9.7.10

Establish a Socks 5 Proxy Using OpenSSH

 

It is quiet interesting to learn something about the –D argument of OpenSSH. When you have been stuck on an “untrusted” Internet connection and need to log in (insecurely) to a certain site, you need this. For example, you connect to the Internet using a public hotspot and willing to visit a website with no way of logging in via HTTPS.

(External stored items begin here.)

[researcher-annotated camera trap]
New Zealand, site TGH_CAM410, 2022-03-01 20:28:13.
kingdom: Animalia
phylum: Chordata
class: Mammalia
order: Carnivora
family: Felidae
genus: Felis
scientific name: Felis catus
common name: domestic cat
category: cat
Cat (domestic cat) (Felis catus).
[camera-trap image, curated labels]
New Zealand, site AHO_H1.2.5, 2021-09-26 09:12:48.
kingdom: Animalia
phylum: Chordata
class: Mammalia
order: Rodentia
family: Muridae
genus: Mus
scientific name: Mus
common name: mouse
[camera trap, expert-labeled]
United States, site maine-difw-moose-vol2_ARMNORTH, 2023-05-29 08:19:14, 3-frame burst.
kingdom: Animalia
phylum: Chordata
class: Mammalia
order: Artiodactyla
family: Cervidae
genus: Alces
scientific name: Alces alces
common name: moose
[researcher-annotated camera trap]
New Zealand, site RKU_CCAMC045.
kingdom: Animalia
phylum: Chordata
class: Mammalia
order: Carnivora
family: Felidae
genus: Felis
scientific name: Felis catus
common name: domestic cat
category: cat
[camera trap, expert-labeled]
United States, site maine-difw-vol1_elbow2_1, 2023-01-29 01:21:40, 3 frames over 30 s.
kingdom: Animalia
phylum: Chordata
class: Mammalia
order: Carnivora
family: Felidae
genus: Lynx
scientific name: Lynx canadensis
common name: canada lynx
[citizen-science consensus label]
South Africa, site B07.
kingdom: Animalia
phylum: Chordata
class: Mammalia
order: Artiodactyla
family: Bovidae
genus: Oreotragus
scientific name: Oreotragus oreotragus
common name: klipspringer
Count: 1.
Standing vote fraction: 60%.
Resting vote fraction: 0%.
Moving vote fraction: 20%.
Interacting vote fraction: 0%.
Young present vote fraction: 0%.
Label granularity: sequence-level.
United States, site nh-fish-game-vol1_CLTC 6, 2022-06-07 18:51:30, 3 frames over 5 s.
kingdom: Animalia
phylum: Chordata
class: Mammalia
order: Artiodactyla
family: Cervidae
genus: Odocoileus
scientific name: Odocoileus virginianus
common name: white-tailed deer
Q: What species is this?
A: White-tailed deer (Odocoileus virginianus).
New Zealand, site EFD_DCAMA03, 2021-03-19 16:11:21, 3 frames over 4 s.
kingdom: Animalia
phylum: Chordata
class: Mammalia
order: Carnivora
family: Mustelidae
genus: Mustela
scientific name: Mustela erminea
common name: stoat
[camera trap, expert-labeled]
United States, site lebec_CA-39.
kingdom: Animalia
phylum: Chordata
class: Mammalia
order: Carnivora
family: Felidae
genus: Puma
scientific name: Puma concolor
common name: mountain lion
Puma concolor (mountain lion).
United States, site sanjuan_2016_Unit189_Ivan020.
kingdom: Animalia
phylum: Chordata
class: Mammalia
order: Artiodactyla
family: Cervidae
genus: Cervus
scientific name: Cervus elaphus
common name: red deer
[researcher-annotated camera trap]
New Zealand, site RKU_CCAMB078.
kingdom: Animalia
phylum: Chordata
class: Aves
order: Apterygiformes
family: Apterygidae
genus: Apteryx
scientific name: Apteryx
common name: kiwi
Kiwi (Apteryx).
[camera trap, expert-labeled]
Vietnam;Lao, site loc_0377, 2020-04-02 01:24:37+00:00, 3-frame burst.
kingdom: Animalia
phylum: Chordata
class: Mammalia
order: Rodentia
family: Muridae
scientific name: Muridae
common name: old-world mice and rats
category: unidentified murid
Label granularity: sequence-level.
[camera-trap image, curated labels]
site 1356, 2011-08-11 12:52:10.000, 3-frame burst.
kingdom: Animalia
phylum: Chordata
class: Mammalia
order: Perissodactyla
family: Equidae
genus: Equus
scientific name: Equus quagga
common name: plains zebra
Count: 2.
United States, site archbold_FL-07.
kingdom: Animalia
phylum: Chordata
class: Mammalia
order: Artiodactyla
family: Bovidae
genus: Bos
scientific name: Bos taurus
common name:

For the past few years, I’ve had this plan to get VPN. I know a way to establish a VPN tunnel using SSH. However, that involves a lot of configuration. I was already aware of OpenSSH’s –L option which simply forwards a local port through an SSH tunnel to a port on the remote machine. Very handy when you want to connect surely to a port on the remote machine. Very handy when you want to connect surely to a site hosted on that server and happen to have a shell account on it. But to do much more than that ranges from the complex to impossible. This is where –D comes in. The –D argument tells OpenSSH to be a SOCKS proxy. So you simply log in to the endpoint via SSH with the –D argument like:

ssh -D 1234 user@host.example.com

And then tell your web browser to use a SOCKS v5 proxy on localhost at the specified port and bingo, you have a secure connection to your endpoint. In fact, any application with SOCKS support can have its traffic routed through the SSH tunnel via SOCKS.